**Brief**
Lines holding the word "know" in the following material must be counted; give only the resulting number.

**Extracted records**

************

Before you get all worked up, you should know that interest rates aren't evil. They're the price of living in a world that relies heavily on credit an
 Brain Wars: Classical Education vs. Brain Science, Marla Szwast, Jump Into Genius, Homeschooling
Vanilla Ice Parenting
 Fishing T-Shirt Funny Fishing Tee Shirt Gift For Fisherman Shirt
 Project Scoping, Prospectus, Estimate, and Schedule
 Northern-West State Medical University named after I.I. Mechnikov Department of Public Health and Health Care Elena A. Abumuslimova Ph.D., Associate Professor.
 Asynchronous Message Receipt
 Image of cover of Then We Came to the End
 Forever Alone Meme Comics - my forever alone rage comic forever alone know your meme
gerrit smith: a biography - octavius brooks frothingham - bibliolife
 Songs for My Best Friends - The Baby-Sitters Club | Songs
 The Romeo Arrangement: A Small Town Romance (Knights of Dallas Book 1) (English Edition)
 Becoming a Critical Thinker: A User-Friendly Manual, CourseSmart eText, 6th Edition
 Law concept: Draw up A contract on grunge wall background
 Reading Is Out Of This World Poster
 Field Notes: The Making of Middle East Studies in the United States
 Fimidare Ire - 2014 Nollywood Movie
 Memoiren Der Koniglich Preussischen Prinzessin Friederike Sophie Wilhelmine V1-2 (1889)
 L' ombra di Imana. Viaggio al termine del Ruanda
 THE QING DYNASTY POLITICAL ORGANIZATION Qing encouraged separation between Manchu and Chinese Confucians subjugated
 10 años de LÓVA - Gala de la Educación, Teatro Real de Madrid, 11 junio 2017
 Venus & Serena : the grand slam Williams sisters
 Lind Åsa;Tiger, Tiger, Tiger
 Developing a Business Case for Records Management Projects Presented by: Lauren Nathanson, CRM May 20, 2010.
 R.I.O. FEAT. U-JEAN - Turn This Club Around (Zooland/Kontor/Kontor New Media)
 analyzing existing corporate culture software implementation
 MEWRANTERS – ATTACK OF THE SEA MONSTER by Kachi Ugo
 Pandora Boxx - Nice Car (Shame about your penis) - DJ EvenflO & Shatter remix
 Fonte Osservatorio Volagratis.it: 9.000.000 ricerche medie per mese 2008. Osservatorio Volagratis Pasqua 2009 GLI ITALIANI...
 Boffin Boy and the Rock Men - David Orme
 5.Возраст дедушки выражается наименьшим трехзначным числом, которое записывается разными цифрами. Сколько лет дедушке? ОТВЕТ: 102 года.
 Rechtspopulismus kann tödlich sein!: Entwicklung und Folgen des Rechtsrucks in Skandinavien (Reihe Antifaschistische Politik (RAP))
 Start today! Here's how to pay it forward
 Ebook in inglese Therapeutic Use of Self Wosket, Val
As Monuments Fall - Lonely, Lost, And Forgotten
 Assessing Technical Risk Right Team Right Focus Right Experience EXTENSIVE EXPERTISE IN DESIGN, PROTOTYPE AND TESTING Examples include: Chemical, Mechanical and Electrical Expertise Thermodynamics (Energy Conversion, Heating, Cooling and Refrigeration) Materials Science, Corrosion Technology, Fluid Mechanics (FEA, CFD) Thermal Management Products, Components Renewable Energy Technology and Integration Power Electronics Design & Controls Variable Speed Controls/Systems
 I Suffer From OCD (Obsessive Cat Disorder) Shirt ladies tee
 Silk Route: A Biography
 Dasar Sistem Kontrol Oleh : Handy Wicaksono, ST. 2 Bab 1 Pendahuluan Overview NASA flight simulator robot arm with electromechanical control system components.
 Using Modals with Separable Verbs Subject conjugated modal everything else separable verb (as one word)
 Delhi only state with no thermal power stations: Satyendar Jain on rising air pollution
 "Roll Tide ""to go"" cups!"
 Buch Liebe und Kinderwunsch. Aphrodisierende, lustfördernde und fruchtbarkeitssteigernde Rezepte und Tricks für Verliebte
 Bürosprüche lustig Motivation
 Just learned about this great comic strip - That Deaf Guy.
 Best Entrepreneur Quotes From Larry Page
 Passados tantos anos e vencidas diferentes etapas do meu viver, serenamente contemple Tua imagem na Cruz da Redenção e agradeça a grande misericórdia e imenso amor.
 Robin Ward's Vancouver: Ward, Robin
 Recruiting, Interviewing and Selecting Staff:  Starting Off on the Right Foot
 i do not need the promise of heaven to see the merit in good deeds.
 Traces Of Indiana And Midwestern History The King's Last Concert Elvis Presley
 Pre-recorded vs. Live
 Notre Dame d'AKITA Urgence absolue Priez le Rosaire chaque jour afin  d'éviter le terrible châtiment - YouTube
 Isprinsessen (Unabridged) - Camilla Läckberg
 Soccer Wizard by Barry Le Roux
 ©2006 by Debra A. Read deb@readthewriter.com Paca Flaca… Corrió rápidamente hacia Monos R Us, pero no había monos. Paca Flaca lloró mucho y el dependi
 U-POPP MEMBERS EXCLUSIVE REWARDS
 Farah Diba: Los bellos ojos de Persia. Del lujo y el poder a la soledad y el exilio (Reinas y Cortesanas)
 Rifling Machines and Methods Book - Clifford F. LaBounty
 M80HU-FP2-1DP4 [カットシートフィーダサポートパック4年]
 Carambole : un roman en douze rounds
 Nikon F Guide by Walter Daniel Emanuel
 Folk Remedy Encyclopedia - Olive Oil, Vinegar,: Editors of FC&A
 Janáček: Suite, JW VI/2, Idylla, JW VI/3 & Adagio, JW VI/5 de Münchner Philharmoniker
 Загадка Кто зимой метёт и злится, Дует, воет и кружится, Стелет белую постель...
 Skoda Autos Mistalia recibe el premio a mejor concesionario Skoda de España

************

**Exercise answer**
2